Per provare la veridicita' di questa ipotesi Hahnemann seleziono' un certo numero di sostanze, le ridusse a dosi infinitesimali, (diluizione), e le somministro' a pazienti sani, registrando ogni piccola variazione del loro stato, sia fisico che mentale. Ottenuta da questa sperimentazione una clinica di ciascun rimedio, somministro' lo stesso rimedio a quei pazienti che presentavano sintomi simili a quelli sperimentali, (concetto del simillimum). Con l’andare del tempo e con l’aumentare dei rimedi studiati, Hahnemann si rese conto che tanto più sottile e' la modalizzazione del rimedio, (una sorta di personalizzazione dei sintomi) tanto maggiore è la sua efficacia. Il paziente si inquadra dunque secondo il rimedio piu' simile alla sua patologia.
Proseguendo con gli studi osservo' che l’effetto del rimedio permaneva anche se la diluizione superava la possibilita' che nella soluzione potesse permanere anche solo traccia del rimedio originario. Per ottenere questo effetto applico', oltre al sistema della diluizione, anche quello della dinamizzazione: ad ogni passaggio di diluizione segue una succussione del rimedio. Il movimento conferisce energia al prodotto e ne potenzia l’efficacia.
Per intenderci seguiamo la procedura originale di Hahnemann.

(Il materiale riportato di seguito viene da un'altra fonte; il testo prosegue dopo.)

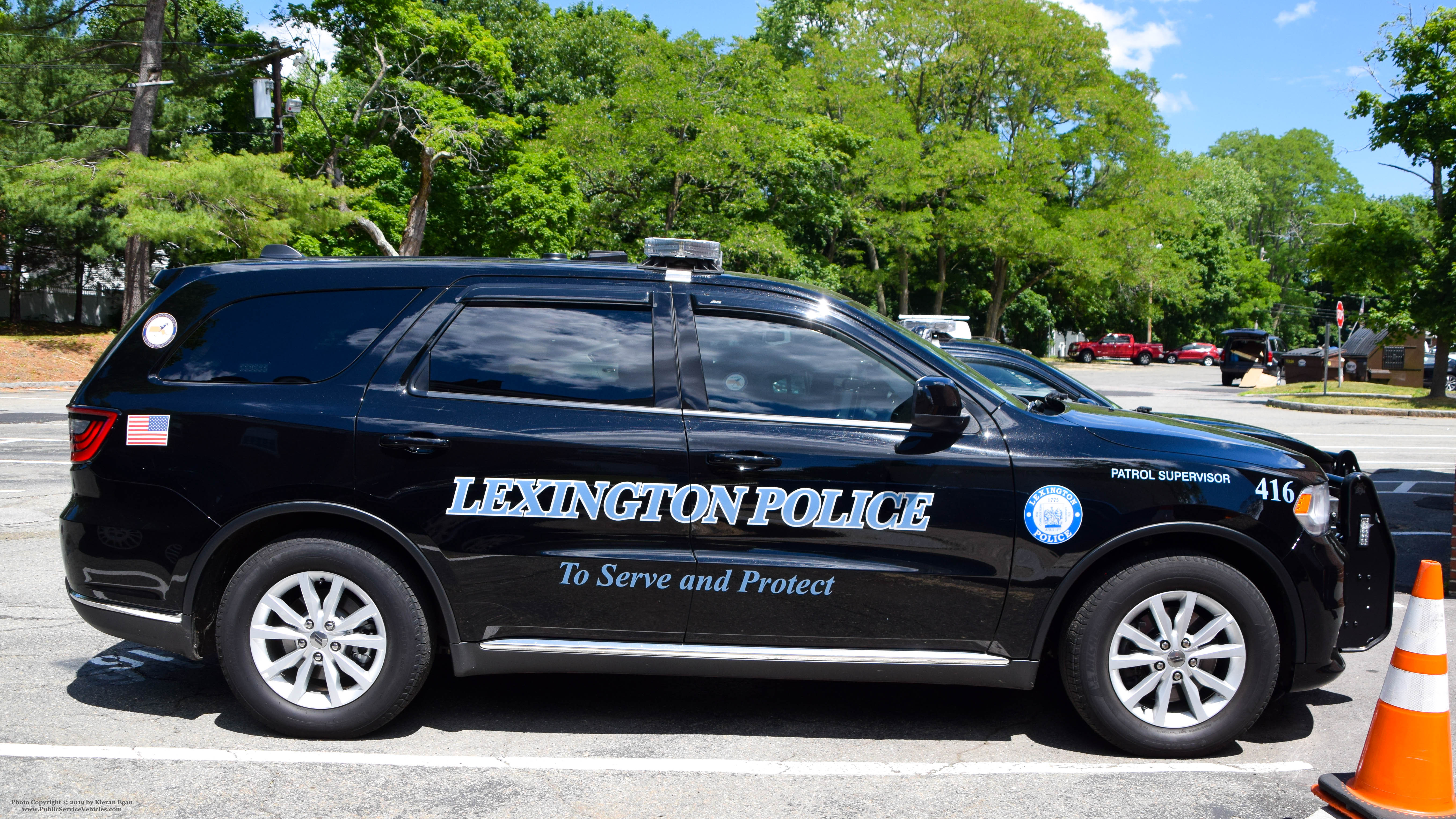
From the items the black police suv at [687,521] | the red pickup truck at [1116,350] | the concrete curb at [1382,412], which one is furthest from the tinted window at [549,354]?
the red pickup truck at [1116,350]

Egli prendeva una goccia di un estratto alcolico del principio attivo e la diluiva in 99 gocce di solvente. Conferendo al prodotto 100 succussioni si otteneva cosi' la prima diluizione centesimale. Del prodotto ottenuto
prendeva una goccia e ripeteva la diluizione per ottenere la seconda centesimale, con altre 100 succussioni e così via.
Giunti alla nona diluizione centesimale viene superato il numero di Avogadro, cioe' il prodotto finale non contiene piu', matematicamente, molecole del principio attivo. Cio' che rimane e' l’energia impressa al rimedio dalle dinamizzazioni.
Se si tiene conto del fatto che in terapia sono usualmente utilizzate diluizioni alla 200 CH si comprende quanto conto si faccia sull’energia contenuta nel rimedio.
All’individuazione del simillimum si arriva grazie ad un’accurata indagine che prende in considerazione tutti i sintomi ed i segni del paziente, ponendo particolare attenzione nei confronti di quelli mentali e di modalita' del comportamento del paziente e degli stessi sintomi. A quale medico tradizionale verrebbe da chiedere al suo paziente se il dolore migliora al mare o lontano da esso, se si presenta piu' a destra o a sinistra, a quale ora del giorno o della notte si aggrava, ecc. Con questa meticolosa ricerca si arriva ad individuare il rimedio ideale per quel terreno, unico ed irripetibile, che e' quel paziente.